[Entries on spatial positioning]
# # # # # # #
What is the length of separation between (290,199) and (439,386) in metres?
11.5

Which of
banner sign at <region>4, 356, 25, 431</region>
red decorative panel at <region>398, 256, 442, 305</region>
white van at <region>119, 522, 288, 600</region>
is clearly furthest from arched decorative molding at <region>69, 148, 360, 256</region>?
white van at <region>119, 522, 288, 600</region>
# # # # # # #
▸ **Requirements**: Can you copy out all of the lines above word for word, without changing anything?

▸ **Written solution**:
What is the length of separation between (290,199) and (439,386) in metres?
11.5

Which of
banner sign at <region>4, 356, 25, 431</region>
red decorative panel at <region>398, 256, 442, 305</region>
white van at <region>119, 522, 288, 600</region>
is clearly furthest from arched decorative molding at <region>69, 148, 360, 256</region>?
white van at <region>119, 522, 288, 600</region>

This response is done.